▶ _ABOUT THIS EXERCISE_
Can you continue the article on South Dakota's extended equine health certificate, picking up right after its last sentence?

▶ _TEXT EXCERPT_

━━━━━━━━━━━━━━━━━━━━

The state of South Dakota is allowing some horses and horse owners who are traveling out of state to obtain a Certificate of Veterinary Inspection that is valid for a full 6 months rather than 30 days. Not every horse will qualify or be recommended for this new type of health certificate. Known as the Extended Equine Certificate of Veterinary Inspection (EECVI), this health certificate can be issued for horses who travel out of state for short periods of time. This was not a decision the state veterinarian, Dr. Dustin Oedekoven, made lightly. However, after seeing the results in other states that have made the change and the increased communication that has occurred more generally between horse owners, veterinarians, and animal health officials.
It might seem counterintuitive that horses traveling out of state for shorter periods would be entitled to a longer health certificate, but it helps to understand the larger rationale for the change. It isn’t that a horse examined and deemed to be in good health by a veterinarian can’t get seriously ill within the next 6 months. That’s not how horses work. In fact, some illnesses can manifest within 30 days.

━━━━━━━━━━━━━━━━━━━━

▶ _LISTED ENTRIES_
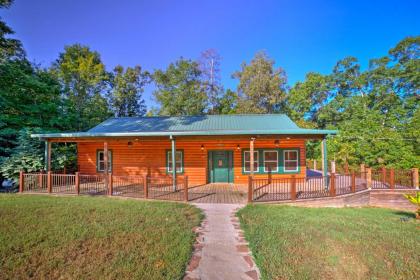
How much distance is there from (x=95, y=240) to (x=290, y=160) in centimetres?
1065

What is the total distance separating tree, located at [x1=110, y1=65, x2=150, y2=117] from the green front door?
20014 millimetres

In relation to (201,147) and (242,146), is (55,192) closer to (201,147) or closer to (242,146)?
(201,147)

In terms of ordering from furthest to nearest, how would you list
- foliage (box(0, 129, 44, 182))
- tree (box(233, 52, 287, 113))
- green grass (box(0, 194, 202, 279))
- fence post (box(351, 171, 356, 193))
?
tree (box(233, 52, 287, 113))
foliage (box(0, 129, 44, 182))
fence post (box(351, 171, 356, 193))
green grass (box(0, 194, 202, 279))

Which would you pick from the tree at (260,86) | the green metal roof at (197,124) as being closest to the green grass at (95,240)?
the green metal roof at (197,124)

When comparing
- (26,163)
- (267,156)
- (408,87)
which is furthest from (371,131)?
(26,163)

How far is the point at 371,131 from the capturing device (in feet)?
61.6

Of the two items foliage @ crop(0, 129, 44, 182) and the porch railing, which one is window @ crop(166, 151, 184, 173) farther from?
foliage @ crop(0, 129, 44, 182)

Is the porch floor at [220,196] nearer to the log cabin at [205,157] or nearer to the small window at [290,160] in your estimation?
the log cabin at [205,157]

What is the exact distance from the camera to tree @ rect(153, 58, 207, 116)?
84.0 ft

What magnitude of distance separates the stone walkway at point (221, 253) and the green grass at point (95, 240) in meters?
0.24

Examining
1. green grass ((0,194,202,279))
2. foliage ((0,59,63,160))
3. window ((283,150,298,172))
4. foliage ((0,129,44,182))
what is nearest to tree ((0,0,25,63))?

━━━━━━━━━━━━━━━━━━━━

▶ _TASK OUTPUT_
Regardless of whether the horse has had a veterinary examination within the last month or the last 6 months, it’s the responsibility of the horse owner to look for any signs of illness really, but especially signs of a serious and/or contagious disease. The vast majority of horse owners know what to watch out for and have no qualms about staying diligent and reporting any serious illnesses to the authorities as well as their equine veterinarian.
So, why have a Certificate of Veterinary Inspection at all? Well, for one thing, veterinarians are able to detect many illnesses and injuries earlier than the average horse owner. For another thing, it keeps unscrupulous owners from traveling with a sick horse or trying to sell one under false pretenses. Likewise, horses with shorter travel plans are more likely to be able to return safely home when the first symptoms appear. Horses on longer trips may have to get better on the road, making it that much more important they start the trip out with a clean bill of health.